**Text:**
%%
IXD301 Week 2- Visual Grammar and Language and Typography

The primary areas focused on in this talk were:

  1. Visual Grammar
  2. Language and Typography
  3. Narrative Design

Visual Grammar

Visual grammar is all the parts that make up a website or a product e.g. buttons, typography, windows, illustrations, icons etc.

In a Nielson Norman Group article on the topic, 5 Principles of Visual Design in UX 5 primary principles of visual design/ visual grammar are explained. These include scale, visual hierarchy, balance, contrast and the Gestalt principles.

Scale

The principle of scale:

“The principle of scale refers to using relative size to signal importance and rank in a composition.”

When using this principle properly I can draw attention to the most important elements in my design by making them the biggest. A great example of this can be seen on Netflix’s home screen

Image of Netflix home screen

Here Netflix uses scale to highlight an image and title of a popular series that has not been viewed by the user directing the user to this series. Making something bigger helps people to notice it i.e. in the above example, Netflix is encouraging me to watch American Horror Story by making the related picture and title bigger than the rest.
%%
**Input data:**
%%
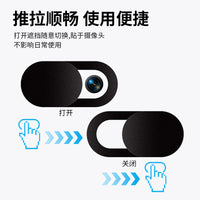 Webcam Cover for Privacy Protection on Phones, Tablets, and Laptops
%%
**What to work on:**
• a. Write out the passage of the visual grammar text above between "IXD301 Week 2- Visual" and "the Gestalt principles.", inclusive, exactly as it appears.
• b. In the visual grammar text above, which five principles of visual design does the cited article explain?

**Answer list:**
• a.
IXD301 Week 2- Visual Grammar and Language and Typography

The primary areas focused on in this talk were:

  1. Visual Grammar
  2. Language and Typography
  3. Narrative Design

Visual Grammar

Visual grammar is all the parts that make up a website or a product e.g. buttons, typography, windows, illustrations, icons etc.

In a Nielson Norman Group article on the topic, 5 Principles of Visual Design in UX 5 primary principles of visual design/ visual grammar are explained. These include scale, visual hierarchy, balance, contrast and the Gestalt principles.

• b. Scale, visual hierarchy, balance, contrast and the Gestalt principles.